> [RECORD EXCERPTS]
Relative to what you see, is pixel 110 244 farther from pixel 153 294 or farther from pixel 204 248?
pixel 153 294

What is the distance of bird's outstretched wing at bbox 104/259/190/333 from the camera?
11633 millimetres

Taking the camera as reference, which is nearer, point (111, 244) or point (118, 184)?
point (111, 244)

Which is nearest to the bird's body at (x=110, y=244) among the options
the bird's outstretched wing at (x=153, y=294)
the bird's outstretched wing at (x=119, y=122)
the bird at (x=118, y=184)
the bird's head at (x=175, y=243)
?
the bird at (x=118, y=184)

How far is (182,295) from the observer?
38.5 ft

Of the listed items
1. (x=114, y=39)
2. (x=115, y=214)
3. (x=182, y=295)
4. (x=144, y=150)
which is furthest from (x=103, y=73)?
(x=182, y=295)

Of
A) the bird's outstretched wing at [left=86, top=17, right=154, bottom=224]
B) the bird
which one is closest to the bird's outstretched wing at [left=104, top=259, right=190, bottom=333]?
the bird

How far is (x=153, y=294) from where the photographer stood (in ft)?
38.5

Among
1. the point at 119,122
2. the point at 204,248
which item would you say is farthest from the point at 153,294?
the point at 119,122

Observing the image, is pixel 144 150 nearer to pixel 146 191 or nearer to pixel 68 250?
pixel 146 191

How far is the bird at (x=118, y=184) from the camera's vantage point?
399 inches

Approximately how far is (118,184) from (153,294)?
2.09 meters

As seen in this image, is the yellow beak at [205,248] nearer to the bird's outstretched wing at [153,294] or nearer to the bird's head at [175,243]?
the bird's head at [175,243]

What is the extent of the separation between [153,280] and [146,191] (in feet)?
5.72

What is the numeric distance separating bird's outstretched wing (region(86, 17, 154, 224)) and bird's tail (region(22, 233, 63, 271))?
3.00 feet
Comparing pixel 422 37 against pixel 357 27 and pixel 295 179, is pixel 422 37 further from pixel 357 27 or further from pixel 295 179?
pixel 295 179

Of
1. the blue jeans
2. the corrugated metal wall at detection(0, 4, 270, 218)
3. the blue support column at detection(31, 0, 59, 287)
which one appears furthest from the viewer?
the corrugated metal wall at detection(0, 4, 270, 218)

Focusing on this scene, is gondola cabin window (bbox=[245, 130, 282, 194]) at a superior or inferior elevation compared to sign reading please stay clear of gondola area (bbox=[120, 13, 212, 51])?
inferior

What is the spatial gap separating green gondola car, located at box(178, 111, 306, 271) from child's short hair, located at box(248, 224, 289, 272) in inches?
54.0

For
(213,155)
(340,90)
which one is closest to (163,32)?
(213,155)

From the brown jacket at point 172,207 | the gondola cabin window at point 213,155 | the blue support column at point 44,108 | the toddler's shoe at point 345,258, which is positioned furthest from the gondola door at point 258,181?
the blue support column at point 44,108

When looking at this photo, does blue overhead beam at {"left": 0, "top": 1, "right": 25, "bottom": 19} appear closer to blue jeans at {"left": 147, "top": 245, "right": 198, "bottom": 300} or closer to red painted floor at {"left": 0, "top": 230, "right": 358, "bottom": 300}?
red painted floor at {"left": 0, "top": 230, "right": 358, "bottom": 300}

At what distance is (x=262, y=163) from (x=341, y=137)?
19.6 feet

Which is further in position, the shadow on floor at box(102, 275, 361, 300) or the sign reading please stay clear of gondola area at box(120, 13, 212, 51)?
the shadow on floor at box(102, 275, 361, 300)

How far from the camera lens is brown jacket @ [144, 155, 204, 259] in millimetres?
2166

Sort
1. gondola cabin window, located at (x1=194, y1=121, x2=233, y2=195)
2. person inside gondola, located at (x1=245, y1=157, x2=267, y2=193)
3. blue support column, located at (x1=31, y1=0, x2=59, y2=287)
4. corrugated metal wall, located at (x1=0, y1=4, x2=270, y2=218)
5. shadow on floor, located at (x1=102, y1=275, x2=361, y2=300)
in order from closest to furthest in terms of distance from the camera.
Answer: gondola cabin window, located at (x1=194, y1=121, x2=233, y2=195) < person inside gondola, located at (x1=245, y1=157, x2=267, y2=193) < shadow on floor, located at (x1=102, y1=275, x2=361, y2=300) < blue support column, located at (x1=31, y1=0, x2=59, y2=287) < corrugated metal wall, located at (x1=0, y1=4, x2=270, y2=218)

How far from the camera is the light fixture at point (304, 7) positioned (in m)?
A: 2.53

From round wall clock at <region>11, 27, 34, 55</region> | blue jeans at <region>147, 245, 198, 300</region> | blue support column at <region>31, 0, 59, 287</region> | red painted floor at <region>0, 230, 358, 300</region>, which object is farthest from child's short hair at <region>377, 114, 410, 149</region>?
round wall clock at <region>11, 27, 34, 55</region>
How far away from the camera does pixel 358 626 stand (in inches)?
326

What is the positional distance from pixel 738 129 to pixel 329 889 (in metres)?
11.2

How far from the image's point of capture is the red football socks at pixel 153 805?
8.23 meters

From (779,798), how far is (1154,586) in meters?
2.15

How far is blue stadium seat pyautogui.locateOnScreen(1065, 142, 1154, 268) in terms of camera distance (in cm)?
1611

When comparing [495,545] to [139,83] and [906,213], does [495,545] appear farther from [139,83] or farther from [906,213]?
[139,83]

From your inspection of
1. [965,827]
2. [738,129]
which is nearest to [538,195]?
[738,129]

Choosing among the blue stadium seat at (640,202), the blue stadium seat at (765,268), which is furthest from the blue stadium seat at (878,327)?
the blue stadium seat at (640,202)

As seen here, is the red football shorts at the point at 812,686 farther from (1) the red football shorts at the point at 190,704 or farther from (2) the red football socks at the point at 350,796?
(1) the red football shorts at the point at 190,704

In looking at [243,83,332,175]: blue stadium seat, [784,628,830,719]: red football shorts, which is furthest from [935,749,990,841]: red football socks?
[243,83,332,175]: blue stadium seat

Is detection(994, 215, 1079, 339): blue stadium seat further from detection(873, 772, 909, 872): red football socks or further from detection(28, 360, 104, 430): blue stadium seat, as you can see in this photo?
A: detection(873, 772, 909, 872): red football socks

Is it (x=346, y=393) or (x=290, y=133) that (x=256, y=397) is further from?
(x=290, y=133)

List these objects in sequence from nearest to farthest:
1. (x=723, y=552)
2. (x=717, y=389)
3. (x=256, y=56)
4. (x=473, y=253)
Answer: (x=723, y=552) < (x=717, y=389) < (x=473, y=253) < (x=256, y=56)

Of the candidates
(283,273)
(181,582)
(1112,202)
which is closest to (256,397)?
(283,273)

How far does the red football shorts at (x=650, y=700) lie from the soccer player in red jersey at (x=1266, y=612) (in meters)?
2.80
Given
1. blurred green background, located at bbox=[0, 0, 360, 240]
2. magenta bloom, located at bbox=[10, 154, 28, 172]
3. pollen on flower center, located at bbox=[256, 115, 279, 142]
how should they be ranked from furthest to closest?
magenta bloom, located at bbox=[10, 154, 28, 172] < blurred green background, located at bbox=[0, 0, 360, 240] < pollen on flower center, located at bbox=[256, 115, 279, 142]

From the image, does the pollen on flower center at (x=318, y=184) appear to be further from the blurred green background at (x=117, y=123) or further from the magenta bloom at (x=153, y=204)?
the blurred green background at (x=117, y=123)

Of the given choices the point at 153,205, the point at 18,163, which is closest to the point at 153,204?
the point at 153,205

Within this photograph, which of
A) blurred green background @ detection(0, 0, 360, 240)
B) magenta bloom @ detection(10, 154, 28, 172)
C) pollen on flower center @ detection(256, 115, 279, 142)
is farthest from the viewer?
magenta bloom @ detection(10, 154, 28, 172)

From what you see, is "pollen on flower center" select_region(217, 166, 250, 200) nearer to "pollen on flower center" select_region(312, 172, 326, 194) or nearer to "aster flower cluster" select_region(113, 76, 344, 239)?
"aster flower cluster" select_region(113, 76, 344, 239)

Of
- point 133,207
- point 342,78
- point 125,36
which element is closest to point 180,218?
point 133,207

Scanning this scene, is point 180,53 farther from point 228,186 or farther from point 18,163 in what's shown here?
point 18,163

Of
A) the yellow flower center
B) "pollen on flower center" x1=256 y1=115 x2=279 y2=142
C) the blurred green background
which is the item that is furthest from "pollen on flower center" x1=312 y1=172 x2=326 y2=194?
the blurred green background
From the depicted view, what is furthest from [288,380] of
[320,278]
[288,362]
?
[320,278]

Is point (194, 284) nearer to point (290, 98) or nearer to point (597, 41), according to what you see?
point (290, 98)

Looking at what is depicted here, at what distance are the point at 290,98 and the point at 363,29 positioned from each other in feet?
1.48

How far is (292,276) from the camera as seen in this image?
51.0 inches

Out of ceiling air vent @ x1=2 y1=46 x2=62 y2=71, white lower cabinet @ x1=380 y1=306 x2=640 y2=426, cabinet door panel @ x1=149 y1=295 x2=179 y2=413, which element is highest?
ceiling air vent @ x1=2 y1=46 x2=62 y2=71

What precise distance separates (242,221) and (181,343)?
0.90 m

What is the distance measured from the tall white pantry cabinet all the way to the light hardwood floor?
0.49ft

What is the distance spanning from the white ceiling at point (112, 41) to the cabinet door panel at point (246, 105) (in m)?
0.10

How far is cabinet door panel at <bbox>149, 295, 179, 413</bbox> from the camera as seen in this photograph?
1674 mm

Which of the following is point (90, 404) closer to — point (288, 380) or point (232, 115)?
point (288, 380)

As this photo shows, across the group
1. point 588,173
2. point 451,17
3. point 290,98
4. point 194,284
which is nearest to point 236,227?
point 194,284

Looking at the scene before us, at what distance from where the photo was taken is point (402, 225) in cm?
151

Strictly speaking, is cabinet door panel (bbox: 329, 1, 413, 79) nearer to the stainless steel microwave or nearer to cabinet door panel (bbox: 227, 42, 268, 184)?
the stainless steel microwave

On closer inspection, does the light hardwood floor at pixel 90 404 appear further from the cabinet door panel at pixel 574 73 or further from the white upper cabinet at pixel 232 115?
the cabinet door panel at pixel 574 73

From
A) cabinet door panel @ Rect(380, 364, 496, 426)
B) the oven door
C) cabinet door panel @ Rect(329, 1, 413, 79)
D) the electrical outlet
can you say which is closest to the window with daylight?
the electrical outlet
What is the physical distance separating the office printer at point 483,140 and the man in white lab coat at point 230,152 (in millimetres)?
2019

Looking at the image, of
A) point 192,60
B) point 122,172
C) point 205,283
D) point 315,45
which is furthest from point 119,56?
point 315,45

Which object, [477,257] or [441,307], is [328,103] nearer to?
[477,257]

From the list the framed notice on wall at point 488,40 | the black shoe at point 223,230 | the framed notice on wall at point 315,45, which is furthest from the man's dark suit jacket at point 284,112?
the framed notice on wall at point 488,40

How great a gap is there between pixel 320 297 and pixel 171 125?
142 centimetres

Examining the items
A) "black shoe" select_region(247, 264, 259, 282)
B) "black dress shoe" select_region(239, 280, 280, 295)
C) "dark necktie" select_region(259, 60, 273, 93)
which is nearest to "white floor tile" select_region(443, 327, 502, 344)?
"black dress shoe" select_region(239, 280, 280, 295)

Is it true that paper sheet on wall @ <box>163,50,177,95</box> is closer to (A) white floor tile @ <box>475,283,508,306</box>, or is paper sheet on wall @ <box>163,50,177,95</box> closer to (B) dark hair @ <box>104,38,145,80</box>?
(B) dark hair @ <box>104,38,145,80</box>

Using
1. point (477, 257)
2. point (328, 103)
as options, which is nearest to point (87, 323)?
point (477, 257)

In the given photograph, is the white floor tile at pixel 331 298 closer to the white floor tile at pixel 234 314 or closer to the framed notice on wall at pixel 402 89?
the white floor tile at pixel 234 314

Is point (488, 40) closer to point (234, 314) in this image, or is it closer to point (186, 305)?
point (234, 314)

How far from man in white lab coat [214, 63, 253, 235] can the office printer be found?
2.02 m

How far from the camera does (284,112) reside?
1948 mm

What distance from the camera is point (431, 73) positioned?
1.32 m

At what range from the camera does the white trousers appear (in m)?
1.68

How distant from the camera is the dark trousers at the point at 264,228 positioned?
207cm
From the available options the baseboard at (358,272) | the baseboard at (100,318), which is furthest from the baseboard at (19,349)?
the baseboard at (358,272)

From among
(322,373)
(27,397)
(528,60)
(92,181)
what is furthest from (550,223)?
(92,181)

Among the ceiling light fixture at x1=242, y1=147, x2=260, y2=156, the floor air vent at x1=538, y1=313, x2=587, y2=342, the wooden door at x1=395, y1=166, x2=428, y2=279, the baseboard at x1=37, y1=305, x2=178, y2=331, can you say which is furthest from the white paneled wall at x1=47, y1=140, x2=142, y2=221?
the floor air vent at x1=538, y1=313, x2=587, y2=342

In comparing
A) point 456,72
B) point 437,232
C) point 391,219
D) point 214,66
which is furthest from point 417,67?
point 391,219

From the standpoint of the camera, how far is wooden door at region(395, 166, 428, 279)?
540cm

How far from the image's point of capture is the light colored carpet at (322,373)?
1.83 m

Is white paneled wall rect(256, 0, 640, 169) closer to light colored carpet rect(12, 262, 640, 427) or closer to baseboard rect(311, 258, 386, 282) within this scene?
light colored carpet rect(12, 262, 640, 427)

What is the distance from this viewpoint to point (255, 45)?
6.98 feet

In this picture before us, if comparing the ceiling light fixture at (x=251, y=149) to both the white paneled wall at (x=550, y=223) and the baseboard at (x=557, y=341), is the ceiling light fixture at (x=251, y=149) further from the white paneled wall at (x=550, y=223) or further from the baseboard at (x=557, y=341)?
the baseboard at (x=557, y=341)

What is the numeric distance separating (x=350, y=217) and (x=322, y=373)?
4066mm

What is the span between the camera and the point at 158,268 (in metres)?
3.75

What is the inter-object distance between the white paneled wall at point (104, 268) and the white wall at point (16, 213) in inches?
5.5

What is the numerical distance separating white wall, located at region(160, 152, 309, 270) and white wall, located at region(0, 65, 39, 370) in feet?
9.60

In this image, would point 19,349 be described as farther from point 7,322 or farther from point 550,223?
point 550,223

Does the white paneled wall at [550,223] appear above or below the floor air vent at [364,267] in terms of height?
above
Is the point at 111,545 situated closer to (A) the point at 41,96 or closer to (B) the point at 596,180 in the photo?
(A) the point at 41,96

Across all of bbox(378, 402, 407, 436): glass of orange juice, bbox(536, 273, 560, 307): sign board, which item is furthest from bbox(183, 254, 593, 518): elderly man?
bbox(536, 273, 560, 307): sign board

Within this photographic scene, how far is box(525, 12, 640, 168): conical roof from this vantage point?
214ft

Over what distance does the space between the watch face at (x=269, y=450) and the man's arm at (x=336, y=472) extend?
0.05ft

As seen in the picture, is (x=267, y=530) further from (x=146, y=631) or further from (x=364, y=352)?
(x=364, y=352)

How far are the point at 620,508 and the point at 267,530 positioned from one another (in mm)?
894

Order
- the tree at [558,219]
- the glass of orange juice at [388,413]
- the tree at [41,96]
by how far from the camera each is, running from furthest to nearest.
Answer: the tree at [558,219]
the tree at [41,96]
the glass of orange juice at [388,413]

> [REQUIRED WORK] Take the data from its first line through the line containing "2.09 meters", and write those lines out again with "outstretched" switched to "extended" and everything else left the same.

> [RESULT OF THIS EXERCISE]
Relative to what you see, is pixel 110 244 farther from pixel 153 294 or farther from pixel 204 248?
pixel 153 294

What is the distance of bird's extended wing at bbox 104/259/190/333 from the camera?
11633 millimetres

Taking the camera as reference, which is nearer, point (111, 244) or point (118, 184)?
point (111, 244)

Which is nearest to the bird's body at (x=110, y=244) among the options
the bird's extended wing at (x=153, y=294)
the bird's extended wing at (x=119, y=122)
the bird at (x=118, y=184)
the bird's head at (x=175, y=243)
?
the bird at (x=118, y=184)

How far is (182,295) from the observer?
38.5 ft

Of the listed items
1. (x=114, y=39)
2. (x=115, y=214)
3. (x=182, y=295)
4. (x=144, y=150)
which is furthest from (x=103, y=73)?
(x=182, y=295)

Of
A) the bird's extended wing at [left=86, top=17, right=154, bottom=224]
B) the bird
which one is closest to the bird's extended wing at [left=104, top=259, right=190, bottom=333]?
the bird

How far is (x=153, y=294) from where the photographer stood (in ft)?
38.5

Among
1. the point at 119,122
2. the point at 204,248
which item would you say is farthest from the point at 153,294?
the point at 119,122

Observing the image, is pixel 144 150 nearer to pixel 146 191 or nearer to pixel 68 250?
pixel 146 191

How far is the bird at (x=118, y=184) from the camera's vantage point?
399 inches

Approximately how far is (118,184) from (153,294)?
2.09 meters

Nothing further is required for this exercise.